---------- DIE DATEN

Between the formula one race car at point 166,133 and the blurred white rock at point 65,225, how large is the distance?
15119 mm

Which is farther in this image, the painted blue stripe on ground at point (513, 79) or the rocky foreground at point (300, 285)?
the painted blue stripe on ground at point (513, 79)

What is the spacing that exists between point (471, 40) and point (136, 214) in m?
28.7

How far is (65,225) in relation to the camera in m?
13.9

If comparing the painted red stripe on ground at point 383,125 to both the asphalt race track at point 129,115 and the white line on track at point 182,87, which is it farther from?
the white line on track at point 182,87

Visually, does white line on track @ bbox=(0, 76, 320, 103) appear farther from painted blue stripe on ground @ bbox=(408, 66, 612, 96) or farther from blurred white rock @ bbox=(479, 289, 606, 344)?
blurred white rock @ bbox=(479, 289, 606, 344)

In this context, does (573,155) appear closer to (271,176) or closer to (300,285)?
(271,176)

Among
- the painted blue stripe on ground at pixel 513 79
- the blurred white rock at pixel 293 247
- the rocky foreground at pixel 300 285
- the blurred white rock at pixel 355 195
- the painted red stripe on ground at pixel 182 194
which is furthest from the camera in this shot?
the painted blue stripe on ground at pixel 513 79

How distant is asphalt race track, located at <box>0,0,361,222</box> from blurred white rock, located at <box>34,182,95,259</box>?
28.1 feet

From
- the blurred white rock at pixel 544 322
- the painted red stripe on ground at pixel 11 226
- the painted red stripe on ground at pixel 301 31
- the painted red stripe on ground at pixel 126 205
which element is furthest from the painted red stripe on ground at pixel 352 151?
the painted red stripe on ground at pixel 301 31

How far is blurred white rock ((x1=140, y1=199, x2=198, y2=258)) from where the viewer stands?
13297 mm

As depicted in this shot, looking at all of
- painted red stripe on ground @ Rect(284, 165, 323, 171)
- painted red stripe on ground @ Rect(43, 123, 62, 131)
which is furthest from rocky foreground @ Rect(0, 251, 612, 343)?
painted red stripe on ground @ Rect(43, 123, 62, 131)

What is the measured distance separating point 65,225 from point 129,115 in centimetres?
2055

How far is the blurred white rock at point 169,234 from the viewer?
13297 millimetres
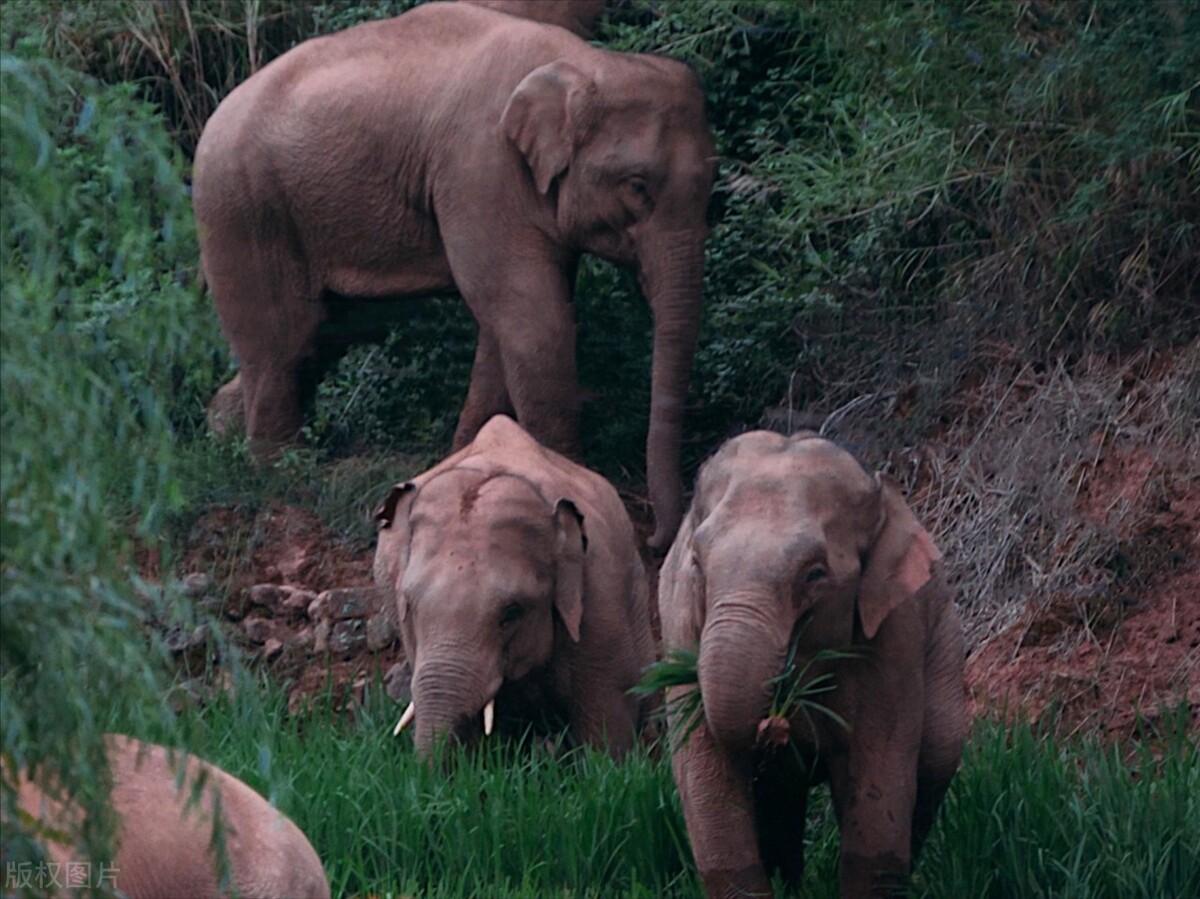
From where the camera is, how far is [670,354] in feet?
30.0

--------------------

--- AUFGABE ---
Ordne sämtliche Einträge oben als Markdown-Tabelle mit den Spalten „Nr.“ und „Zeile“ an, wobei Leerzeilen entfallen. Lass die Bilder dabei weg.

--- AUSGABE ---
| Nr. | Zeile |
|---|---|
| 1 | Between the formula one race car at point 166,133 and the blurred white rock at point 65,225, how large is the distance? |
| 2 | 15119 mm |
| 3 | Which is farther in this image, the painted blue stripe on ground at point (513, 79) or the rocky foreground at point (300, 285)? |
| 4 | the painted blue stripe on ground at point (513, 79) |
| 5 | What is the spacing that exists between point (471, 40) and point (136, 214) in m? |
| 6 | 28.7 |
| 7 | How far is (65,225) in relation to the camera in m? |
| 8 | 13.9 |
| 9 | If comparing the painted red stripe on ground at point 383,125 to both the asphalt race track at point 129,115 and the white line on track at point 182,87, which is it farther from? |
| 10 | the white line on track at point 182,87 |
| 11 | Visually, does white line on track @ bbox=(0, 76, 320, 103) appear farther from painted blue stripe on ground @ bbox=(408, 66, 612, 96) or farther from blurred white rock @ bbox=(479, 289, 606, 344)? |
| 12 | blurred white rock @ bbox=(479, 289, 606, 344) |
| 13 | In this context, does (573,155) appear closer to (271,176) or closer to (300,285)? |
| 14 | (271,176) |
| 15 | Among |
| 16 | - the painted blue stripe on ground at pixel 513 79 |
| 17 | - the blurred white rock at pixel 293 247 |
| 18 | - the rocky foreground at pixel 300 285 |
| 19 | - the blurred white rock at pixel 355 195 |
| 20 | - the painted red stripe on ground at pixel 182 194 |
| 21 | which is furthest from the camera in this shot? |
| 22 | the painted blue stripe on ground at pixel 513 79 |
| 23 | How distant is asphalt race track, located at <box>0,0,361,222</box> from blurred white rock, located at <box>34,182,95,259</box>? |
| 24 | 28.1 feet |
| 25 | From |
| 26 | - the blurred white rock at pixel 544 322 |
| 27 | - the painted red stripe on ground at pixel 11 226 |
| 28 | - the painted red stripe on ground at pixel 301 31 |
| 29 | - the painted red stripe on ground at pixel 126 205 |
| 30 | which element is furthest from the painted red stripe on ground at pixel 352 151? |
| 31 | the painted red stripe on ground at pixel 301 31 |
| 32 | How far is blurred white rock ((x1=140, y1=199, x2=198, y2=258)) from where the viewer stands? |
| 33 | 13297 mm |
| 34 | As depicted in this shot, looking at all of |
| 35 | - painted red stripe on ground @ Rect(284, 165, 323, 171) |
| 36 | - painted red stripe on ground @ Rect(43, 123, 62, 131) |
| 37 | which is furthest from rocky foreground @ Rect(0, 251, 612, 343)? |
| 38 | painted red stripe on ground @ Rect(43, 123, 62, 131) |
| 39 | What is the measured distance separating point 65,225 from point 129,115 in centimetres? |
| 40 | 2055 |
| 41 | How far is the blurred white rock at point 169,234 from the viewer? |
| 42 | 13297 millimetres |
| 43 | From where the camera is, how far is [670,354] in feet? |
| 44 | 30.0 |